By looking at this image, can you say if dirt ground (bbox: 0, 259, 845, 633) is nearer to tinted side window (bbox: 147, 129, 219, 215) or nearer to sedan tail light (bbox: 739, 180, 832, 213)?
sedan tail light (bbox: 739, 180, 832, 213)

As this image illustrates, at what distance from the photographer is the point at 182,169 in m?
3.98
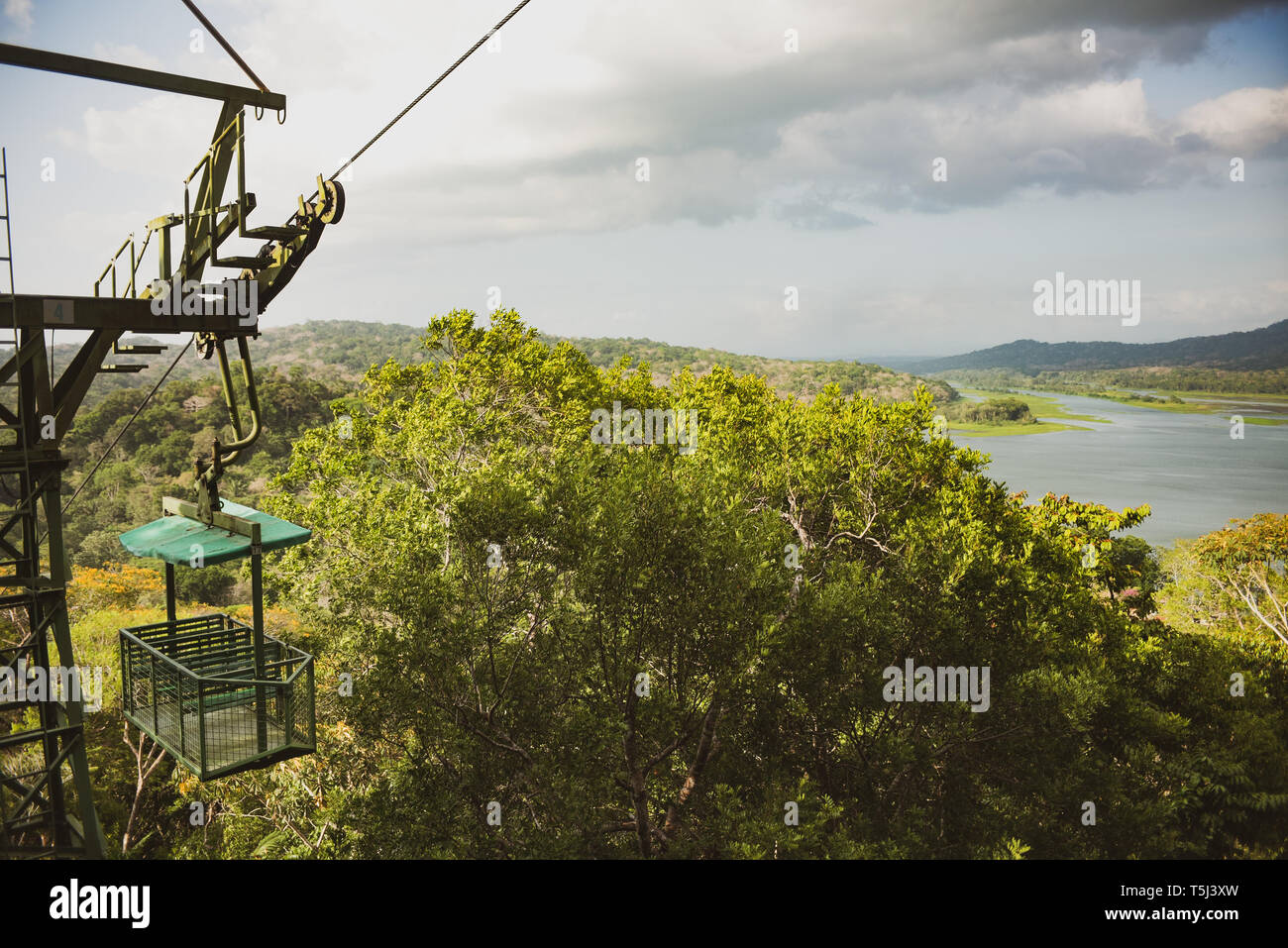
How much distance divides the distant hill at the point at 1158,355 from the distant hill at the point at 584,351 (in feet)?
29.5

==

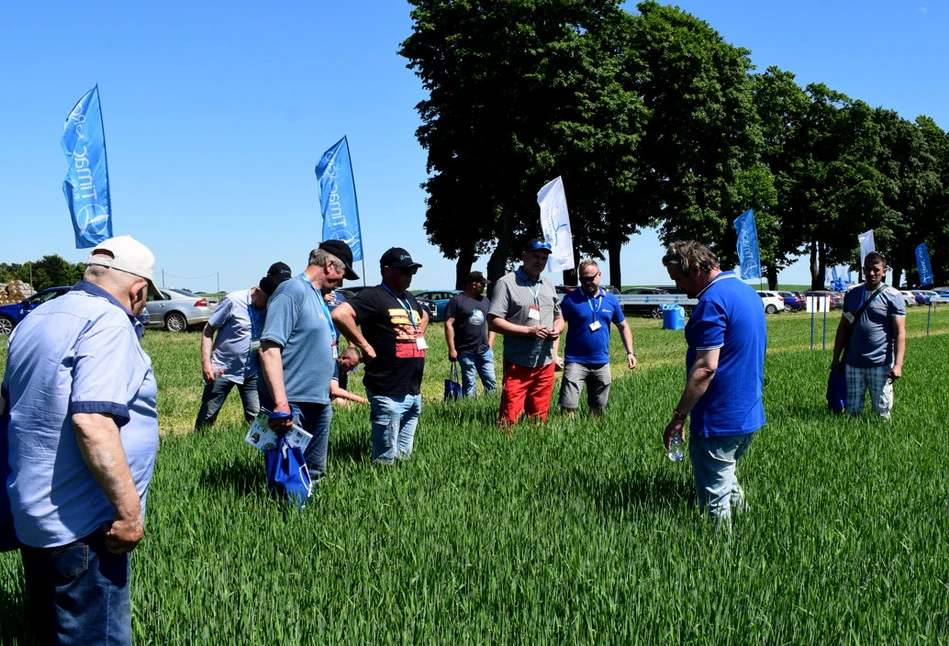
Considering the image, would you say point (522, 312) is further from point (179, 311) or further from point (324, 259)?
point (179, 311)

## [EXERCISE GOAL]
Pull out every line of the data above that contains the string "bbox". Case counts.

## [RESULT]
By looking at this image, can you say if dirt ground (bbox: 0, 259, 845, 633) is nearer to tinted side window (bbox: 147, 129, 219, 215) or nearer to sedan tail light (bbox: 739, 180, 832, 213)?
sedan tail light (bbox: 739, 180, 832, 213)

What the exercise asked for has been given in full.